● **Set task**: Lay out every non-blank line of the rows below as a Markdown table with two columns, No. and Line, numbering the lines in order.

============================================================

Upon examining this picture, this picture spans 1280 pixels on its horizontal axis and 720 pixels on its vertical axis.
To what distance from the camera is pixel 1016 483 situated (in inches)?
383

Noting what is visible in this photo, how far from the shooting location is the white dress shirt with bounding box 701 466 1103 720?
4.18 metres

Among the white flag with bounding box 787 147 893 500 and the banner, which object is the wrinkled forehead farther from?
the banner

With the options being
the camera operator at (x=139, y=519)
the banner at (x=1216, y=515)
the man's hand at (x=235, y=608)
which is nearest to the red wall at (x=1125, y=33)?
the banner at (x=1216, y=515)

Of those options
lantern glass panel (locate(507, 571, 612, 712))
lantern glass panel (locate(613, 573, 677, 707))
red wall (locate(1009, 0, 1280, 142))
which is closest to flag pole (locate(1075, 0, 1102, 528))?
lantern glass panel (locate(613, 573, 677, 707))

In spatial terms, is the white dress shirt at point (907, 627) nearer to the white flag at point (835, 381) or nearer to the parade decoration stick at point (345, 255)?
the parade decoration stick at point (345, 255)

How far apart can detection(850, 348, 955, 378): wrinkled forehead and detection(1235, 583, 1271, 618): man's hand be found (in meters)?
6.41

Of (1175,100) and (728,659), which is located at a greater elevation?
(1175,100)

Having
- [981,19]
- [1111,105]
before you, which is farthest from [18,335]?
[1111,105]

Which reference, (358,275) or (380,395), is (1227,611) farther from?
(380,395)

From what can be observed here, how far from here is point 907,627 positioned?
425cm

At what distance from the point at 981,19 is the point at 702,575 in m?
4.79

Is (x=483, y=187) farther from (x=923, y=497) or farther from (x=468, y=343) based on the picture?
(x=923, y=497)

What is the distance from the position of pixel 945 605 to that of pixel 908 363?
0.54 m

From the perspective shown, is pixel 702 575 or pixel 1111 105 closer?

============================================================

● **Correct result**:
| No. | Line |
|---|---|
| 1 | Upon examining this picture, this picture spans 1280 pixels on its horizontal axis and 720 pixels on its vertical axis. |
| 2 | To what distance from the camera is pixel 1016 483 situated (in inches)? |
| 3 | 383 |
| 4 | Noting what is visible in this photo, how far from the shooting location is the white dress shirt with bounding box 701 466 1103 720? |
| 5 | 4.18 metres |
| 6 | Among the white flag with bounding box 787 147 893 500 and the banner, which object is the wrinkled forehead farther from? |
| 7 | the banner |
| 8 | With the options being |
| 9 | the camera operator at (x=139, y=519) |
| 10 | the banner at (x=1216, y=515) |
| 11 | the man's hand at (x=235, y=608) |
| 12 | which is nearest to the red wall at (x=1125, y=33)? |
| 13 | the banner at (x=1216, y=515) |
| 14 | Of those options |
| 15 | lantern glass panel (locate(507, 571, 612, 712)) |
| 16 | lantern glass panel (locate(613, 573, 677, 707)) |
| 17 | red wall (locate(1009, 0, 1280, 142)) |
| 18 | which is closest to flag pole (locate(1075, 0, 1102, 528))? |
| 19 | lantern glass panel (locate(613, 573, 677, 707)) |
| 20 | In spatial terms, is the white dress shirt at point (907, 627) nearer to the white flag at point (835, 381) or nearer to the parade decoration stick at point (345, 255)? |
| 21 | the parade decoration stick at point (345, 255) |
| 22 | How far apart can detection(850, 348, 955, 378): wrinkled forehead and detection(1235, 583, 1271, 618): man's hand be found (in meters)? |
| 23 | 6.41 |
| 24 | Of (1175,100) and (728,659), which is located at a greater elevation? |
| 25 | (1175,100) |
| 26 | Having |
| 27 | - [981,19] |
| 28 | - [1111,105] |
| 29 | before you, which is farthest from [18,335]? |
| 30 | [1111,105] |
| 31 | Which reference, (358,275) or (380,395), is (1227,611) farther from? |
| 32 | (380,395) |
| 33 | From what can be observed here, how far from here is point 907,627 positioned? |
| 34 | 425cm |
| 35 | At what distance from the point at 981,19 is the point at 702,575 in m? |
| 36 | 4.79 |
| 37 | Is (x=483, y=187) farther from (x=923, y=497) or farther from (x=468, y=343) based on the picture? |
| 38 | (x=923, y=497) |
| 39 | What is the distance from the position of pixel 945 605 to that of pixel 908 363? |
| 40 | 0.54 m |
| 41 | From the perspective shown, is pixel 702 575 or pixel 1111 105 closer? |